*** Selected text
# Chestertown, NY - Chestertown NY Hiniker V and possible 2005 dodge dually dump + more



## Kvston (Nov 30, 2019)

So I just put a new AFE turbo, wastegate, elbow plus dorman manifold on my '05 3500 SLT quad cab Cummins 4x4, AT [rebuilt] 4.10 gears. Truck has 193K on it. Stock turbo went. Put on new parts and 30 miles later the motor dropped a cylinder. Oil in exhaust. So my backup truck is down this season. Selling my 8.5' Hiniker V with wing extensions [hiniker]. Wings have one season on them, plow has more but was on truck when I got it.

Will consider selling the truck, but I have way more into it then its worth:
1. Hankook ATM with 2,300 miles on them.
2. Borgeson steering box, arm and steering shaft , Feb 2019.
3. Radiator and trans cooler Feb 2019.
******
*** Material supplied
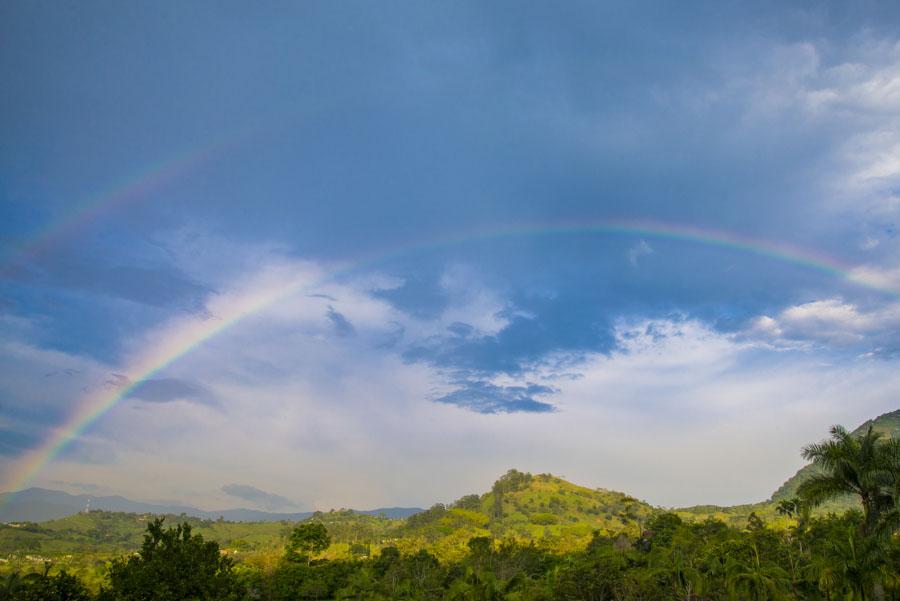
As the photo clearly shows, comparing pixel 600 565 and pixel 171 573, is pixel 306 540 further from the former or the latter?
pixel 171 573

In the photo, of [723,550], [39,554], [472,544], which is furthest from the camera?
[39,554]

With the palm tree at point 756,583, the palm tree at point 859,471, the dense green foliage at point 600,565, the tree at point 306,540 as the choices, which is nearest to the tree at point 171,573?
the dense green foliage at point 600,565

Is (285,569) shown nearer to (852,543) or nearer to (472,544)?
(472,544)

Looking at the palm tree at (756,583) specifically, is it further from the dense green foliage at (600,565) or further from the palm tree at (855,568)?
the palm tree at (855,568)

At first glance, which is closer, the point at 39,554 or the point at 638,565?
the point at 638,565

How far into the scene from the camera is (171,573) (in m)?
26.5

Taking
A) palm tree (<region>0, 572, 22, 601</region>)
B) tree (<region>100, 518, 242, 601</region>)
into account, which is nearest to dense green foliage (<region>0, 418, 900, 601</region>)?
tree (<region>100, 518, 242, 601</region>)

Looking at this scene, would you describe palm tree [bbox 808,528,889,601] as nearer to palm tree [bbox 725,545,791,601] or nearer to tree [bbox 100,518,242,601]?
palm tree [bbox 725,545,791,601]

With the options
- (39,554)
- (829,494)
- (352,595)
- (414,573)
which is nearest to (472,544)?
******
*** Material supplied
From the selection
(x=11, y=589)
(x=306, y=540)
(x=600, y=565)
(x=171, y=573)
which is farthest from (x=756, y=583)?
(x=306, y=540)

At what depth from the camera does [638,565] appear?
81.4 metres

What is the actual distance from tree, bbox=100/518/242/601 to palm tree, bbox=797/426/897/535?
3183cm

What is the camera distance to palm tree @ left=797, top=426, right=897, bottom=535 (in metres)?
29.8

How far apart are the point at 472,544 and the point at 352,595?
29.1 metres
******
▶ Parts of the exercise
[A] Count the lines in the records that contain the word "foliage", treating uppercase and lowercase as distinct, and give only the number.
[B] Pick up the forum post above about selling the Hiniker plow and Dodge truck, and continue it from its last line.

▶ The replies
[A] 4

[B]
4. Rotors, calipers, pads March 2019 plus axle seals, studs, rear cover and fluid.
5. Mishimoto lifetime warranty intercooler [2017]
6. Downeaster 9' dump body conversion [7/2019] still under warranty.
7. Stereo head unit, speakers, amp, capacitor, subs [2017]
8. Moog u joints front to rear except CV on front driveshaft [2018-2019].
9. Tranny pan, fluid, flex plate [BD diesel] 3/2019.
10. 5" exhaust, turbo back [2018]
11. Normal stuff like shocks, sway bar links, etc.

So I am definitely selling the plow with the truck side. Considering whether to put the truck up for sale, throw a long block at it or part is out. I'd consider first selling the truck whole or just the plow and dump body. Not desperate, so if you want something be reasonable.


----------



## Kvston (Nov 30, 2019)

UPDATE. Got a used motor for the truck, will be selling the old motor as a rebuildable core. Rest of the truck only for sale as a package. 22k OBO Got a 112k mile motor going in.


----------



## Kvston (Nov 30, 2019)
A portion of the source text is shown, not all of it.